▸ **INPUT FOR THIS TASK**

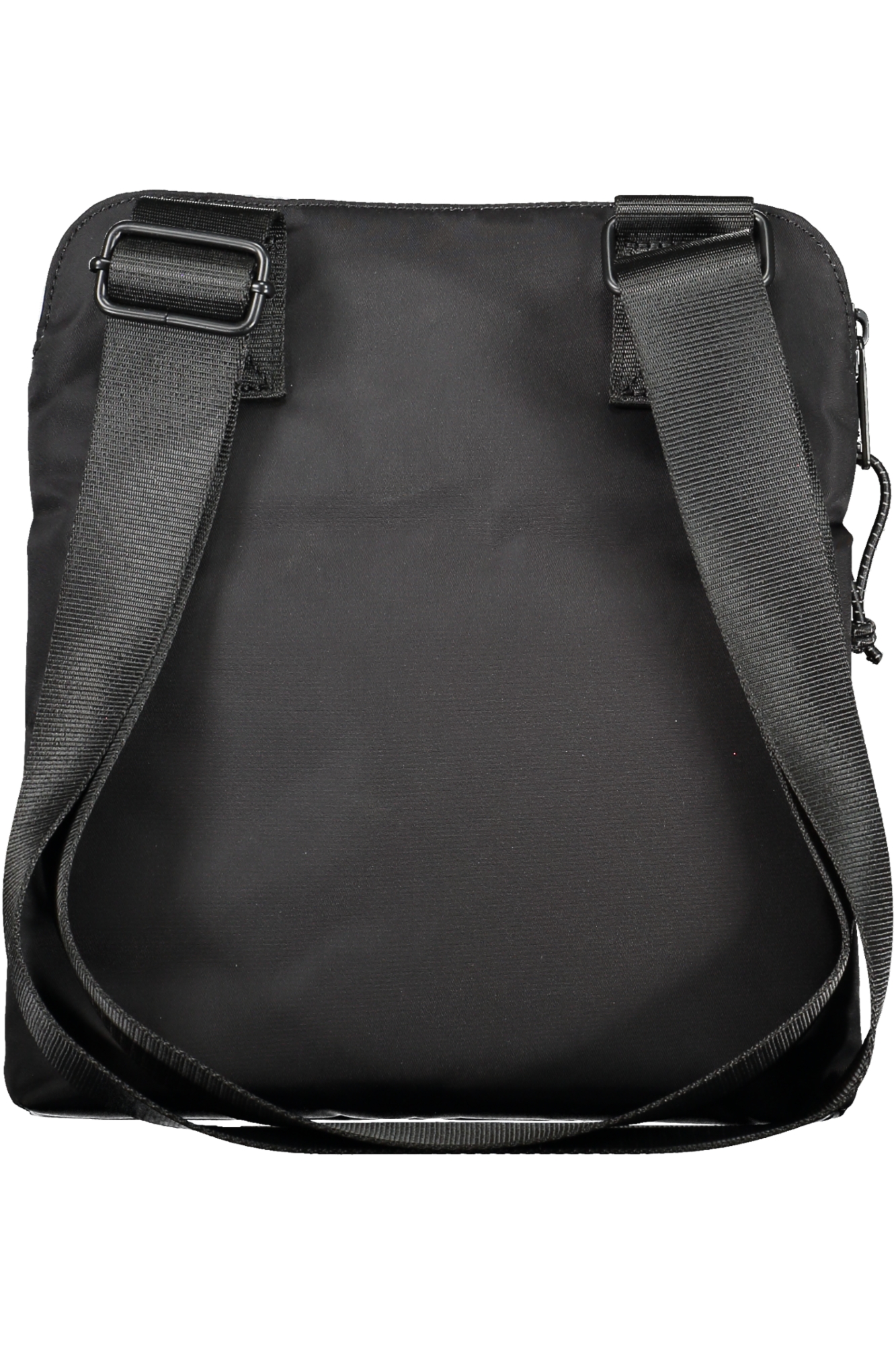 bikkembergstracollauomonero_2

...

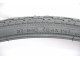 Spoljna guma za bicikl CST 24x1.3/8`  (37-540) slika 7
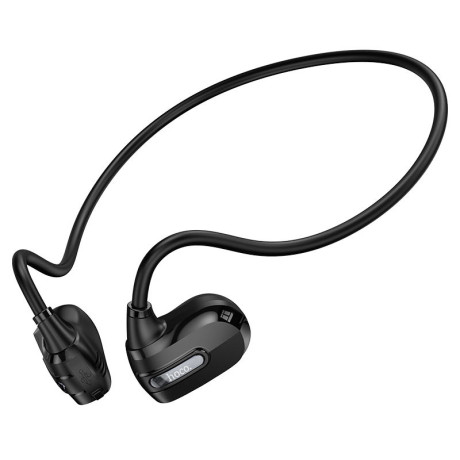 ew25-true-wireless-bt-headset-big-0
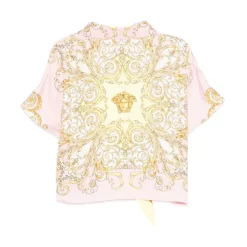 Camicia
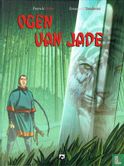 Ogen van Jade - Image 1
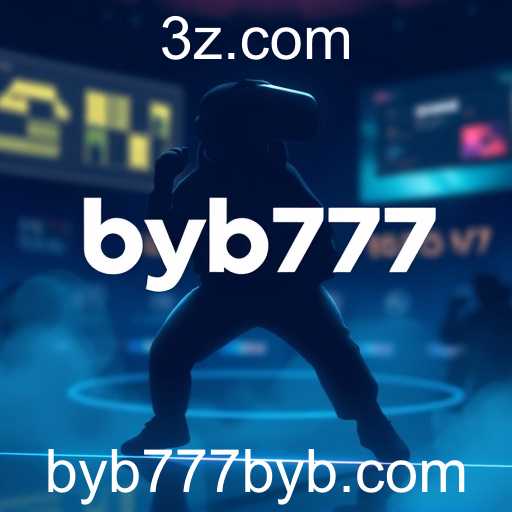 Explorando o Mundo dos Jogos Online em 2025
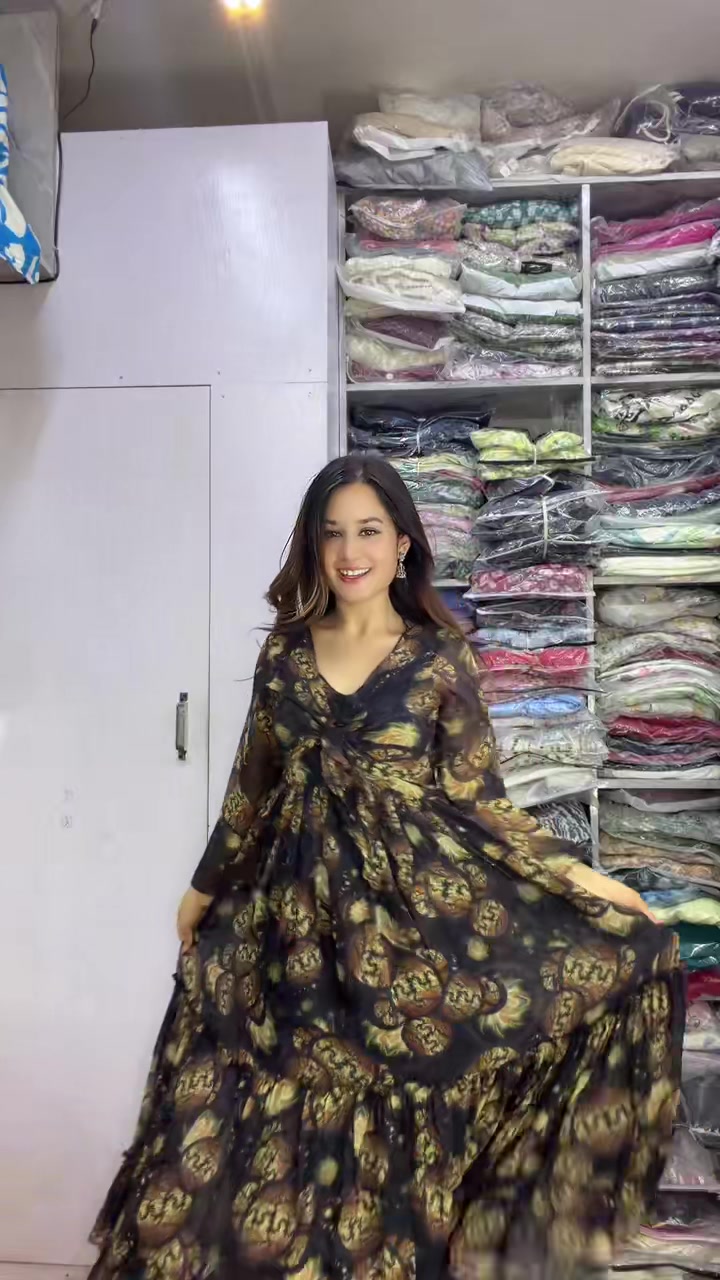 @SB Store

* * *

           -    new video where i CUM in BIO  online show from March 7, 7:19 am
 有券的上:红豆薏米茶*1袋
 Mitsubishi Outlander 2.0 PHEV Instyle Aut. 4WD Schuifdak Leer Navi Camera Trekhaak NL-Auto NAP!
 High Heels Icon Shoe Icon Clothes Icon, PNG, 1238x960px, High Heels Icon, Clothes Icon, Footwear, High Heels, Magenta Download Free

▸ **PROBLEM DESCRIPTION**
In the entries above, please find the line with "有券的上:红豆薏米茶*1袋" and the line with "High Heels Icon Shoe", then write out exactly those two lines and every line between them, and nothing more.

▸ **ANSWER BELOW**
 有券的上:红豆薏米茶*1袋
 Mitsubishi Outlander 2.0 PHEV Instyle Aut. 4WD Schuifdak Leer Navi Camera Trekhaak NL-Auto NAP!
 High Heels Icon Shoe Icon Clothes Icon, PNG, 1238x960px, High Heels Icon, Clothes Icon, Footwear, High Heels, Magenta Download Free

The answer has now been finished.